His Viet Cong captors pulled him from the water, stabbed him repeatedly with a bayonet and crushed his shoulder with a rifle butt. His right knee was twisted at a 90-degree angle. Provide helpful information, they told him, and medical care for his shattered body would be provided. McCain refused, and he was beaten unconscious.

Prison guards were in charge at that moment, and some semblance of that violent cause and effect — McCain's refusal to abide, leading to anguishing torture — would be a recurring feature of his more than five years of imprisonment until his release with hundreds of other prisoners in March 1973.

His captors' guards were in a long line of disciplinarians who tried and failed to corral McCain for decades, stretching from his maverick persona cemented at the Naval Academy to his rebellious streak against the leader of his party, President Donald Trump.

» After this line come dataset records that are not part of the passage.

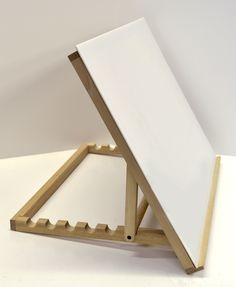 This solidly made table-top drawing table works as a portable, compact slant board and as a lightbox when a lightsource is added beneath the plexiglass. Durably constructed of smoothly finished wood, our easel features seven settings for your choice of angles.  Easel is 18'x24'. $63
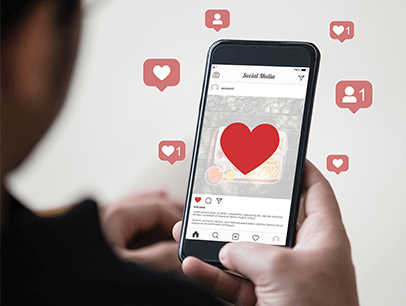 Social media hearts and thumbs up next to someone on smartphone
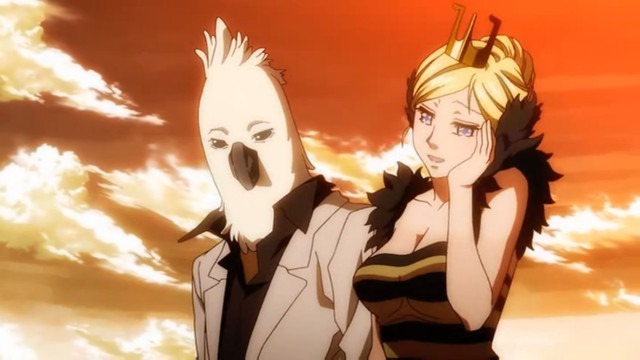 A man in a white suit with a cockatoo mask looks admiringly over at the blushing lady next to him in a queen bee outfit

Yet McCain's infamous streak of bucking authority at Annapolis may have prepared him to defy his captors and survive the physically and psychologically harsh conditions of confinement at Hoa Lo Prison, better known as the Hanoi Hilton.

"Saying no to his captors came easily and naturally to John McCain," said Alvin Townley, author of "Defiant," a history of the most die-hard American prisoners of the Vietnam War.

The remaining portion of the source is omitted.